-- WORK TO COMPLETE --
(1) Answer these questions using the article on political campaigns online:
(a) Which three websites does it name as being used by candidates?
(b) Who has posted many items on Sen. Hillary Rodham Clinton's Facebook profile?
(c) What position does Matt Sweeney hold?
(2) Write the next part of the article on political campaigns online, starting after its final sentence.

-- EXTRACT PROVIDED --
# # #
Politics 2.0: Politicians' Campaigns Invade MySpace

USA Today reports

Candidates are using popular websites Facebook, MySpace and YouTube for the first time to give their campaigns free publicity, reach young voters and bypass traditional media. Once they're online, though, they risk being mocked and losing control of their messages. created 1,400 candidate profiles that listed names, states, parties and offices. Of those, about 300 are updated by candidates or their staffs, marketing director Melanie Deitch says.

What's online can be embarrassing:

• Sen. Hillary Rodham Clinton's Facebook profile has many posts from her Green Party rival, Howie Hawkins, who lists reasons he thinks the New York Democrat should be defeated.

• A Facebook search for "Mike DeWine" turns up the Ohio Republican senator's profile as well as links to several self-organized political groups of Facebook members. One group calls itself "Mike Dewine and (Ohio Rep.) Deborah Pryce are tools," a derisive slang for dupes.

• In an ad only on YouTube and Republican congressional candidate Paul Nelson's campaign website, Nelson says Rep. Ron Kind, D-Wis., voted to fund studies of "the sex lives of Vietnamese prostitutes." Matt Sweeney, Kind's campaign manager, says voters will "see through these kinds of sleaze ads."
# # #
-- SUPPLIED DATA --

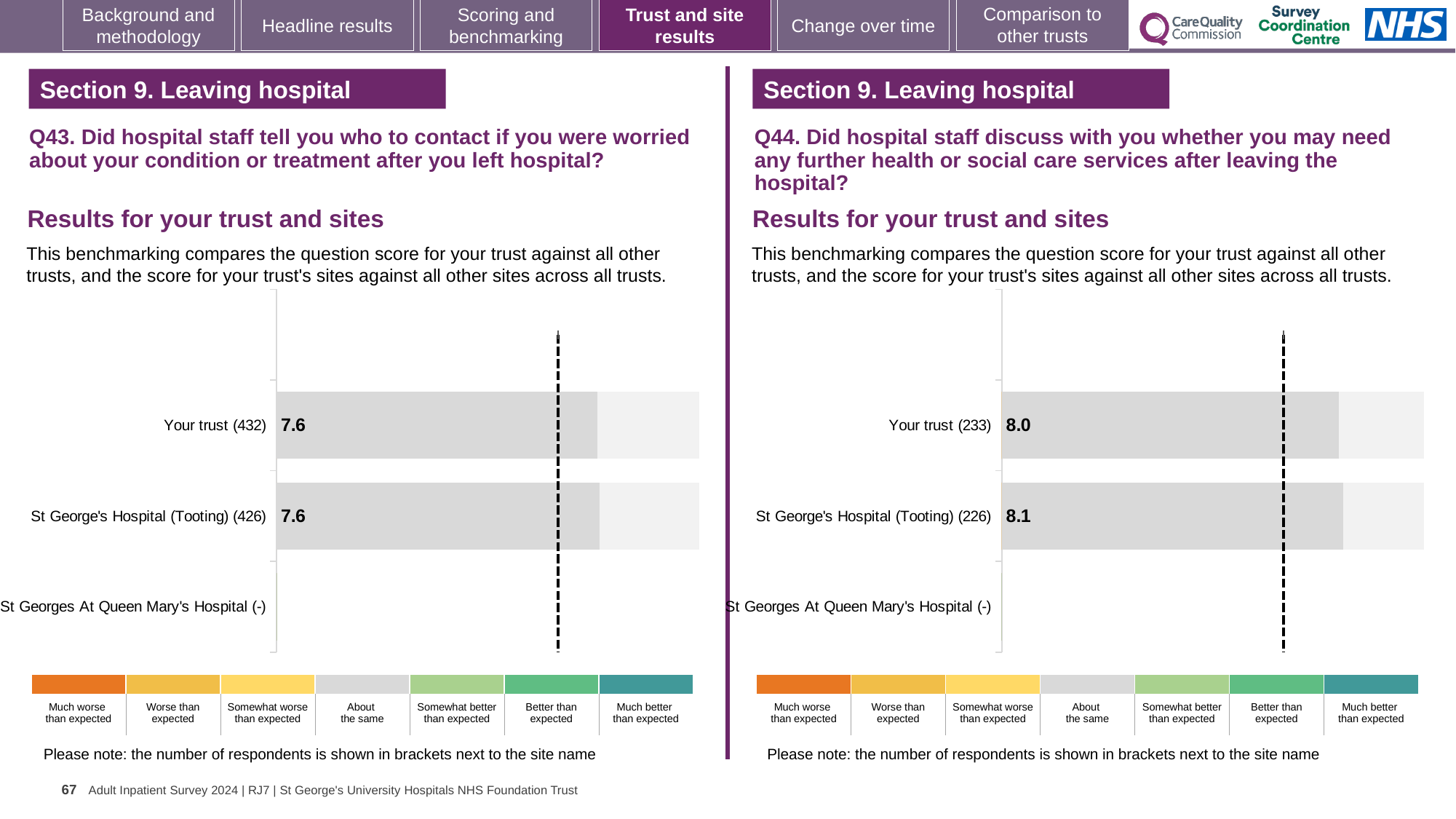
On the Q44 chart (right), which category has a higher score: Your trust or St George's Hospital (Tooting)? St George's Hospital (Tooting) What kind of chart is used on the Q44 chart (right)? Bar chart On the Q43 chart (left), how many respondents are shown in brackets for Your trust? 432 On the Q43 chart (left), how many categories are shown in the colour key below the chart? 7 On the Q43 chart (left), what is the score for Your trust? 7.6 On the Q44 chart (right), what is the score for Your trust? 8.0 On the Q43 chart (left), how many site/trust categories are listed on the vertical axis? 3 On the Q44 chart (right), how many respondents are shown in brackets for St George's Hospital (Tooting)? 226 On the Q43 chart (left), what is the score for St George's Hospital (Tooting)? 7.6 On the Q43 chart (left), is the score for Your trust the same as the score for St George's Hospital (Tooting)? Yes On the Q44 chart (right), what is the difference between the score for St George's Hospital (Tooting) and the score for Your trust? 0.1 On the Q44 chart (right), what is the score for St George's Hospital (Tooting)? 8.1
# # #
-- TASK-BY-TASK RESULTS --
(1)
(a) Facebook, MySpace and YouTube.
(b) Howie Hawkins, her Green Party rival.
(c) He is campaign manager for Rep. Ron Kind.

(2)
The power of the sites was highlighted this summer when video of Sen. George Allen, R-Va., calling a rival's volunteer "macaca" showed up on YouTube. It has been seen more than 250,000 times. YouTube has more than 30 million visitors a month.

Campaigns are still finding ways to tap the sites' potential, says Democratic strategist Chris Lehane, who predicts they "will ultimately revolutionize politics."

About 1 million of Facebook's 10 million regular users read politics features, Deitch says. That's an opportunity to reach young voters. In the 2004 election, 17% of voters were 18-29.

MySpace, with 56 million visitors a month, had "a huge uptick" this year in political activity, says spokesman Jeff Berman. "When you can reach people that quickly, that effectively and at no cost, it's just a no-brainer," he says.

1 comment:

Wulf said...

Wow, that USA Today... you can't stop them from learning about the latest trends only a few months after the rest of us.